AWS 80% Inter-zone Transfer Cost Reduction

Reeve Lau
4 min readJan 13, 2023

--

We are running a e-Commerce system on AWS with average annual spending over 150K on infrastructure. After 1 full year on the production, we discovered there are a significant spending in inter-zone network transfer. The unexpected spending was discovered on AWS Cost Explorer during our annual cost review.

Although data transfer cost within the same zone is free , the data transfer cost across 2 different Availability Zones will cost $0.01/GB. In Cost Explorer, we recorded $1000/month spending on the inter-zone transfer. That is 80TB/month data equivalent data transfer across AZ.

Our system consists of a web service, a cronjob, a MySQL RDS , a ElastiCache and ElasticSearch instance. The components are distributed in 3 Availability Zone within the same AWS Region. With AWS VPC Flow Logs, we could quickly find the IP address of service of the most bytes in and out of the VPC. And then we identified that data transfer was contributed by the READ command of the ElastiCache service from the application.

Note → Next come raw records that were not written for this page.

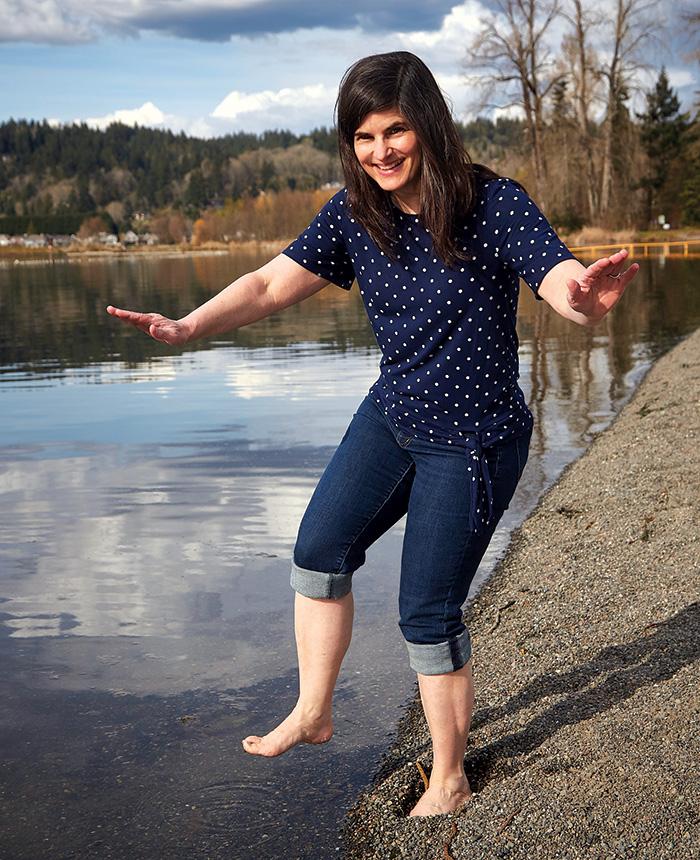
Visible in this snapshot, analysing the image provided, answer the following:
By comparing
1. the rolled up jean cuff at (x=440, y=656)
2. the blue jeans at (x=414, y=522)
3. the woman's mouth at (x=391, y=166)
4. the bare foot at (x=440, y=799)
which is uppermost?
the woman's mouth at (x=391, y=166)

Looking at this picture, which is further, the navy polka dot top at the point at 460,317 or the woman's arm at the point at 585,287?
the navy polka dot top at the point at 460,317

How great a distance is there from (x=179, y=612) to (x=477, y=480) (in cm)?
242

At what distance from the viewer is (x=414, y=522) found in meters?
2.66

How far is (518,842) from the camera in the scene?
101 inches

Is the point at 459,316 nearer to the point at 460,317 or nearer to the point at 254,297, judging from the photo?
the point at 460,317

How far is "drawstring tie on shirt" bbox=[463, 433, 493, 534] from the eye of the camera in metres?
2.61

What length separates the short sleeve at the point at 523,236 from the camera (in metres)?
2.45

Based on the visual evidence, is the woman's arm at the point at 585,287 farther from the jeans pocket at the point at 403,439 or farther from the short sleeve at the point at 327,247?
the short sleeve at the point at 327,247

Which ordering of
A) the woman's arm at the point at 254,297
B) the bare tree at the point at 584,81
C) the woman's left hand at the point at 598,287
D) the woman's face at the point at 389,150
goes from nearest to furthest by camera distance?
the woman's left hand at the point at 598,287, the woman's face at the point at 389,150, the woman's arm at the point at 254,297, the bare tree at the point at 584,81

The architecture was a few EC2 instances distributed evenly across 3 AZ of the region to provide resilience to zone level failure. Application running in the EC2 will access the ElastiCache via the primary endpoint. As shown in the picture below. A replica was setup to fulfil the redundant requirement. But the replica was left idle most of the time when the system is running normally.

Architecture before the improvement

Besides, the extra incurred cost, there were also a big problem when the e-Commerce site reach the peak customer volume. The single primary Elasticache endpoint became the most significant delay component of the system. All the customers request timed out because of a huge queuing delay by establishing a connection with the primary endpoint.

Identified Problems

  1. Unreasonable inter-zone transfer cost, as high as $1000/month, causing by Redis READ command
  2. ElastiCache primary endpoint congestion

Solution

With some efforts to review the application, we found that the Redis library did support read write segregation. It just needed to have the correct settings. So we adjusted the application settings and added an extra ElastiCache read replica to ensure all AZ having an available Redis endpoint. The new architecture is show below.

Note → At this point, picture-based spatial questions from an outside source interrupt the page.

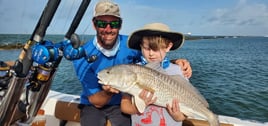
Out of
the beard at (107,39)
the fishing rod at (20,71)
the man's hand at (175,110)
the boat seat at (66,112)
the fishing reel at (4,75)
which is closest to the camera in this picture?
the fishing rod at (20,71)

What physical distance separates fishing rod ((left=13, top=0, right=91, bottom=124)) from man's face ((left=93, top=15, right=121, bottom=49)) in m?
0.38

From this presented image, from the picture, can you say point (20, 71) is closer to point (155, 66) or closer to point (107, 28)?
point (107, 28)

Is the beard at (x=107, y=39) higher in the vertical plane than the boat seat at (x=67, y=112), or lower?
higher

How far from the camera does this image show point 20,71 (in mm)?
2518

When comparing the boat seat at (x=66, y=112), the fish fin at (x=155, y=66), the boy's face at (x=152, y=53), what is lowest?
the boat seat at (x=66, y=112)

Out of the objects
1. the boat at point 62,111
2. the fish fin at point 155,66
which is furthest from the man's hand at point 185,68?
the boat at point 62,111

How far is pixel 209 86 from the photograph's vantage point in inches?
570

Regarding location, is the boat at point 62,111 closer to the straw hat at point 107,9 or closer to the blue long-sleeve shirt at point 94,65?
the blue long-sleeve shirt at point 94,65

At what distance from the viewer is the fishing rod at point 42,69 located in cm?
235

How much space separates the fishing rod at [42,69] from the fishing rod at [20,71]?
0.11 m

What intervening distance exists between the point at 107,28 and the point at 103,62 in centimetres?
46

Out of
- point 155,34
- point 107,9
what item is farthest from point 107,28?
point 155,34

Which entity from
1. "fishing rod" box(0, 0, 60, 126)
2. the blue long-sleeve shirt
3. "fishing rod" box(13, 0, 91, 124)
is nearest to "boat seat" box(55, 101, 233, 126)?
the blue long-sleeve shirt

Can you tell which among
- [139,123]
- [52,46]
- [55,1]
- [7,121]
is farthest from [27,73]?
[139,123]
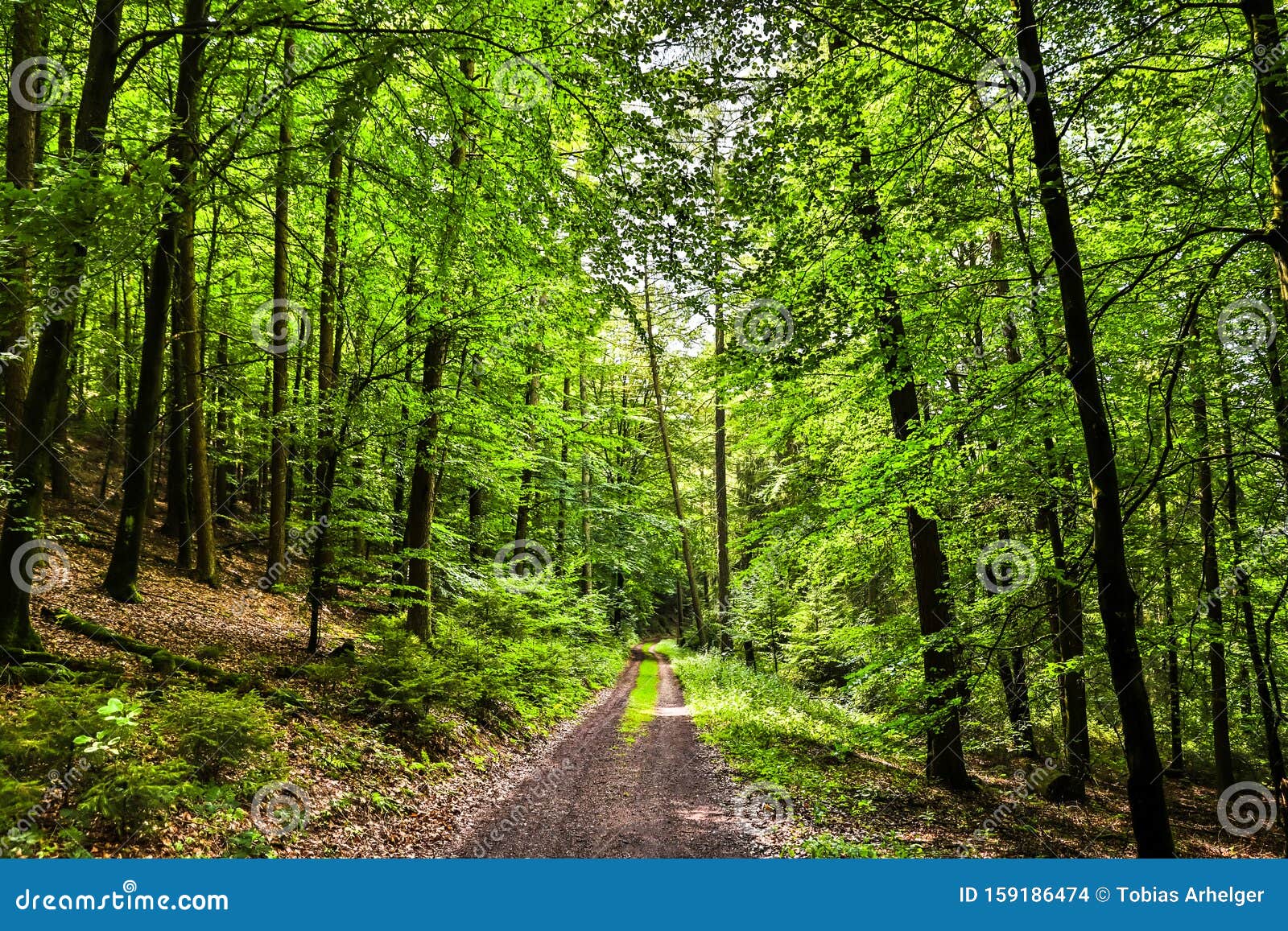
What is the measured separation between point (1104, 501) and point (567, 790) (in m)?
6.96

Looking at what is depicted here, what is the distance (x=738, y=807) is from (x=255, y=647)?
741 cm

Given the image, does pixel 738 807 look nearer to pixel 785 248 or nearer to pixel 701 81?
pixel 785 248

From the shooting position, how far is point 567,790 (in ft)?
25.9

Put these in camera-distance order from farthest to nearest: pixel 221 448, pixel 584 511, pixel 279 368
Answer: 1. pixel 584 511
2. pixel 221 448
3. pixel 279 368

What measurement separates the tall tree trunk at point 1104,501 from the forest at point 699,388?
0.04 meters

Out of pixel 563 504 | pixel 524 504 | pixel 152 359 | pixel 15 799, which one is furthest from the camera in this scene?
pixel 563 504

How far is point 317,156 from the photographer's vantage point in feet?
22.8

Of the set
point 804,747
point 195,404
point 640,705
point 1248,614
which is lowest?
point 640,705

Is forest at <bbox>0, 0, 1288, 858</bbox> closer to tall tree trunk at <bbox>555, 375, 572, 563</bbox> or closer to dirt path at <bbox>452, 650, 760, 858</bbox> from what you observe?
dirt path at <bbox>452, 650, 760, 858</bbox>

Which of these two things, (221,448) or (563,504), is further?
(563,504)

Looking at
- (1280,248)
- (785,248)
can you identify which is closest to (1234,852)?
(1280,248)

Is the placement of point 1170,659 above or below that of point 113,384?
below

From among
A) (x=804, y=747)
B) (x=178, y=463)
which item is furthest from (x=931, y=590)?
(x=178, y=463)

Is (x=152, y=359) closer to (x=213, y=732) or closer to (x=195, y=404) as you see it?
(x=195, y=404)
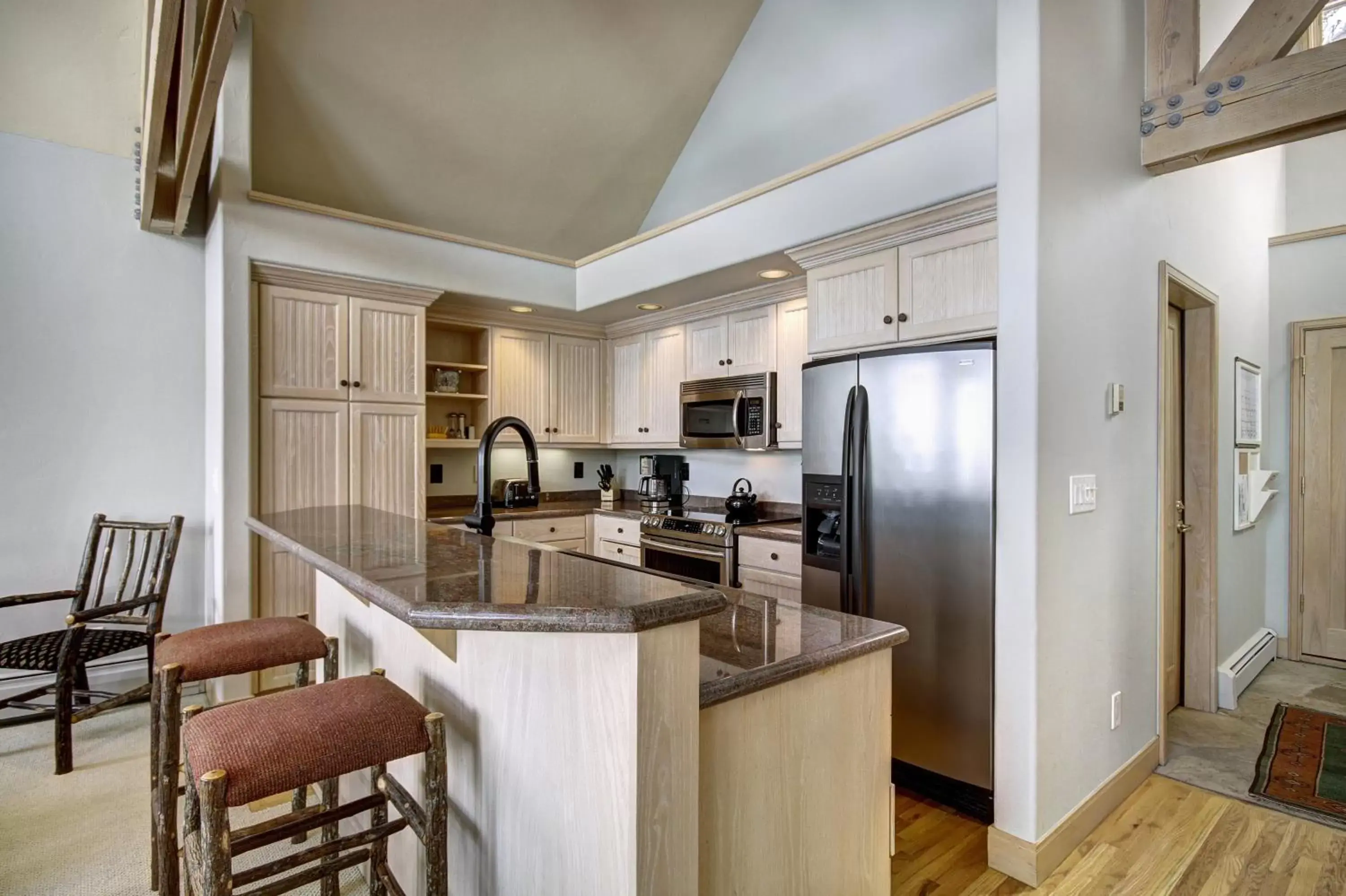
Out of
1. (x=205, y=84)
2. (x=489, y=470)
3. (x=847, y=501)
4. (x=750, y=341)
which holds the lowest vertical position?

  1. Adding extra read replica in AZ C, cost us $1590/year
  2. Application write to primary Redis endpoint and Read from the Redis endpoint in the same availability zone. The Redis endpoint may be a read replica or the primary node depending on the AZ.
Architecture after the improvement

The new design seemingly loses the redundant property comparing to the old design. Since there isn’t a back up for the read replica in the AZ, the replica simply become single point of failure for the application in the same zone. But we have the resilient requirement covered by employing a feature of Envoy proxy; load balancing priority-levels.

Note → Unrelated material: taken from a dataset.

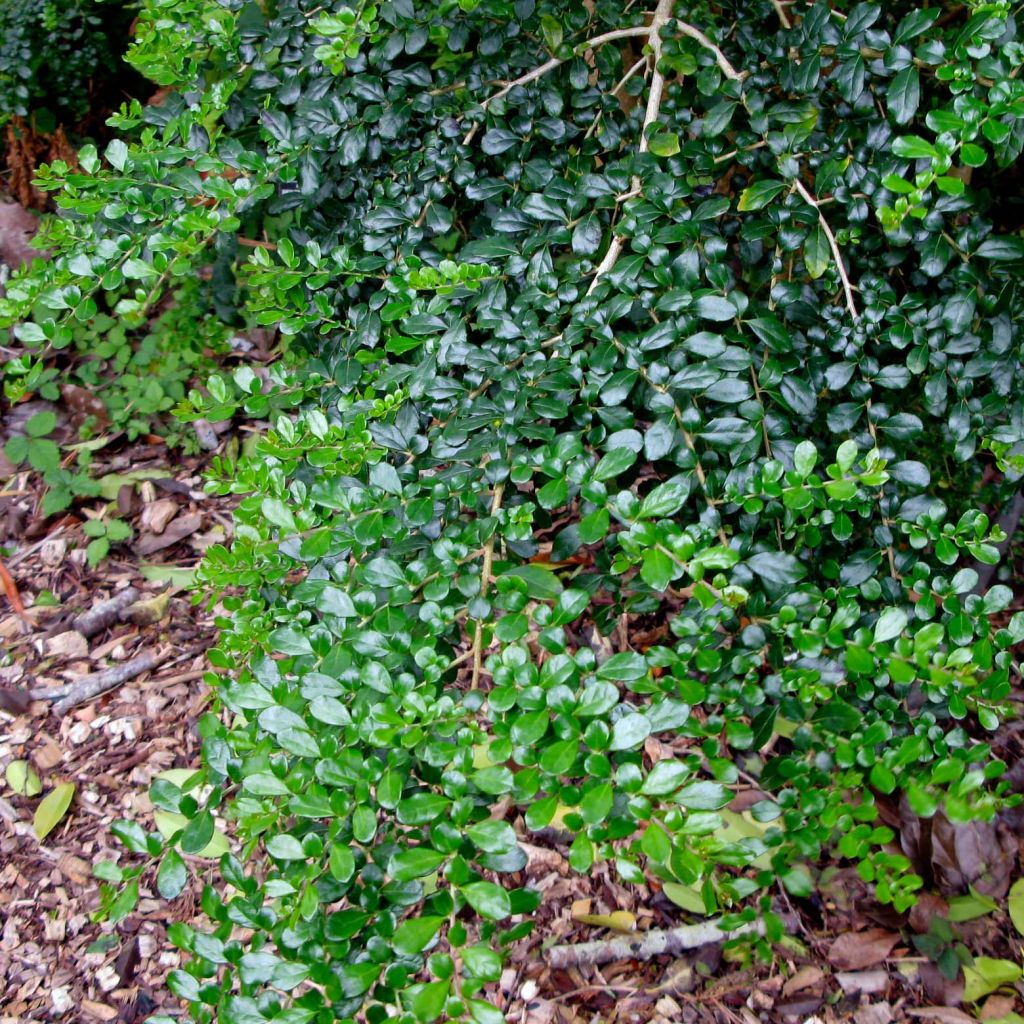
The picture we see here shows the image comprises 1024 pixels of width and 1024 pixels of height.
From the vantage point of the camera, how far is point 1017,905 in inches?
78.0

Envoy Proxy provides backup to failure of the replica by health checking

The Envoy proxy will health check 2 Redis endpoints, the Redis endpoint that locates with in the same zone and the Reader Endpoint of the ElastiCache instance. The same zone Redis endpoint will take priority when it success the health check and the Envoy service will fail over the application-elasticache connection to Reader Endpoint otherwise. More on Enovy proxy will be in another story.

Result

From AWS Cost explorer, the daily spending on “EC2: Data Transfer — Inter AZ” was down significantly from the first day we deployed the solution to the production. See the graph below, the cost was down from 25/day to around 3/day, almost 88% reduction. Overall, we spend 1590/year to save 800/month spending which is 80% cost reduction annually.

The improvement was deployed on 10-Dec and the cost was reduced 80% on the same day via AWS Cost Explorer

From our APM tool, the measured “response time median” has also 60% reduction.

Before

After

Conclusion

Redis as a NoSQL data storage does solve some of the unique use cases. To fully utilize its full potentials, it requires efforts from multiple parties, including application, the 3rd party libraries and the hosting platform. Unlike the traditional RDBMS that provides a rigid and solid performance model, user of the NoSQL system will need much more effort to optimize the integration between components. A seasoned architect in the team to provide guidance and coordination will bring sea change effects.

--

--